General > Biology
Natural Selection as an abstraction for game theory
Numsgil:
An addendum, at present the theory of natural selective abstraction is incomplete. I don't have a a consistant way to determine if an abstraction ceiling exists. That is, if there is an upper limit on the evolutionary stability of the number of levels of abstraction. Or put another way, if complexity will increase.
My guess at the moment is that additional levels of abstraction require that "winning" the current abstraction layer adds some new rules to the game. A successful replicator will now have to contend with the fact that other individuals will quickly exist that share any innovations it makes (close genetic relatives after a few generations). This creates a race condition to develop innovations first, or otherwise be outcompeted (wether by being hunted or lacking physical space). The thumb screws are tightened.
Any abstraction layer where winning does not create new rules will collapse back onto itself as mutations cause a splitting in the only surviving agent but nowhere to vent that splitting effect. The current abstraction layer's game will simply eventually be played again with the mutated parts of the winning agent. For instance, a planetary government would eventually collapse from in-fighting if constrained on our little Earth, because a world government seems to reduce the rule set instead of increasing it (wars are no longer an evolutionary pressure, and growth will eventually level off.)
In essence, my guess is that a new abstraction layer seems to form (that is, there is no abstraction ceiling) when you have these conditions:
1. No other players in your current top level abstraction's game.

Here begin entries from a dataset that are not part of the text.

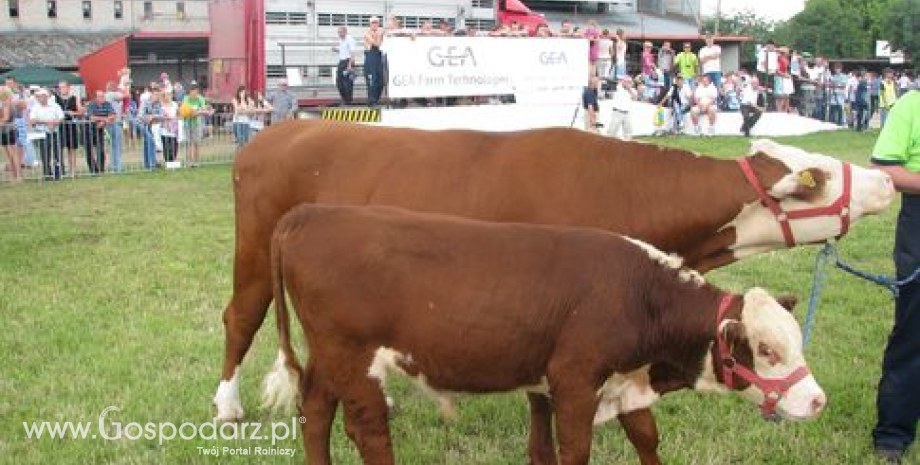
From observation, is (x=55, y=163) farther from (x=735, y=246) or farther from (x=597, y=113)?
(x=735, y=246)

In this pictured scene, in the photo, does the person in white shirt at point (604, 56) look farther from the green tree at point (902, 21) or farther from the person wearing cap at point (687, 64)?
the green tree at point (902, 21)

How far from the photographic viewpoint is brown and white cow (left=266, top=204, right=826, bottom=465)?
11.8ft

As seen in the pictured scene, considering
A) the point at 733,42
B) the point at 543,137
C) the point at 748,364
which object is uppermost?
the point at 733,42

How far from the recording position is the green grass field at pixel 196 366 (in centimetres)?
486

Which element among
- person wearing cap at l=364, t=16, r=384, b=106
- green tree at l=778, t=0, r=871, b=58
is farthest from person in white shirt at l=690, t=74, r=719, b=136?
green tree at l=778, t=0, r=871, b=58

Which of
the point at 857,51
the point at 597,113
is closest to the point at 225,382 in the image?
the point at 597,113

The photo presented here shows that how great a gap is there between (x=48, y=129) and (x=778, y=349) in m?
16.2

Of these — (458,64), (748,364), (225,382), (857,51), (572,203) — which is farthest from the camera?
(857,51)

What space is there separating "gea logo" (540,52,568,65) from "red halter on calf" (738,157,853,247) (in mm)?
17123

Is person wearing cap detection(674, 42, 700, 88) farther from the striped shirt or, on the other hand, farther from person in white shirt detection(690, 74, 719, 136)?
the striped shirt

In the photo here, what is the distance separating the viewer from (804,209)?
15.5 ft

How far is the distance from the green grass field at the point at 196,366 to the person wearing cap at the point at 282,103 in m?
9.90

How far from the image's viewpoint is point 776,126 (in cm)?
2595

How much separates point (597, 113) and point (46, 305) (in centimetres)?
1620
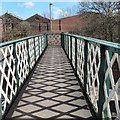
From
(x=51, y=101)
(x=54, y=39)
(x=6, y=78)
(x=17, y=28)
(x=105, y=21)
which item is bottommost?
(x=51, y=101)

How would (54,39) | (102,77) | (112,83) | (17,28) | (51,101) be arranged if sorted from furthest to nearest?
(17,28), (54,39), (51,101), (102,77), (112,83)

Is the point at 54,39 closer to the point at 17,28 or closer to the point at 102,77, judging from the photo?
the point at 17,28

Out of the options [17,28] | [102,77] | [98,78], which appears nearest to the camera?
[102,77]

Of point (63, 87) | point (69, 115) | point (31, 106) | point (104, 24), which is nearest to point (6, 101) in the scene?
point (31, 106)

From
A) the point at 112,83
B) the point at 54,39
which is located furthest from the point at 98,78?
the point at 54,39

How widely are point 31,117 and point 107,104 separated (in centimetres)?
95

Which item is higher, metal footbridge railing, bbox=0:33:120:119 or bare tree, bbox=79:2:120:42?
bare tree, bbox=79:2:120:42

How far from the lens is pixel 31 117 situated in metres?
2.49

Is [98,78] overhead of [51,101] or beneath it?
overhead

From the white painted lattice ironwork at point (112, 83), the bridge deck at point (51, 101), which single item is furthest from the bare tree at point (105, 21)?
the white painted lattice ironwork at point (112, 83)

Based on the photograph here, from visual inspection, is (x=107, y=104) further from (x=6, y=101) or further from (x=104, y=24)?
(x=104, y=24)

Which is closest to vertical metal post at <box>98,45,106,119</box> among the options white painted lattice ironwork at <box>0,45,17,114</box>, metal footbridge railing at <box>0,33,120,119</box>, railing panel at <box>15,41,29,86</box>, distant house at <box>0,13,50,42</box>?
metal footbridge railing at <box>0,33,120,119</box>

2. Massive population increase / size growth. Locality is reduced.
3. There is Nash equilibrium type incentive for the sole surviving agent/player to fracture into new players / agents. That is, cohesive forces are severely reduced. Agents are rewarded for diversifying.
4. Being the only player to survive the last game has somehow added a new rule to the game. Most likely because you're game is larger in scope from the growth in #2 above. Rules that were of little consequence before are now important. For instance, a theoretical multicellular creature the size of Earth now has to deal with internal gravitational forces from its own mass.
Another example is oxygen producing algae having to deal with their own toxic output. In some way, winning has changed the game.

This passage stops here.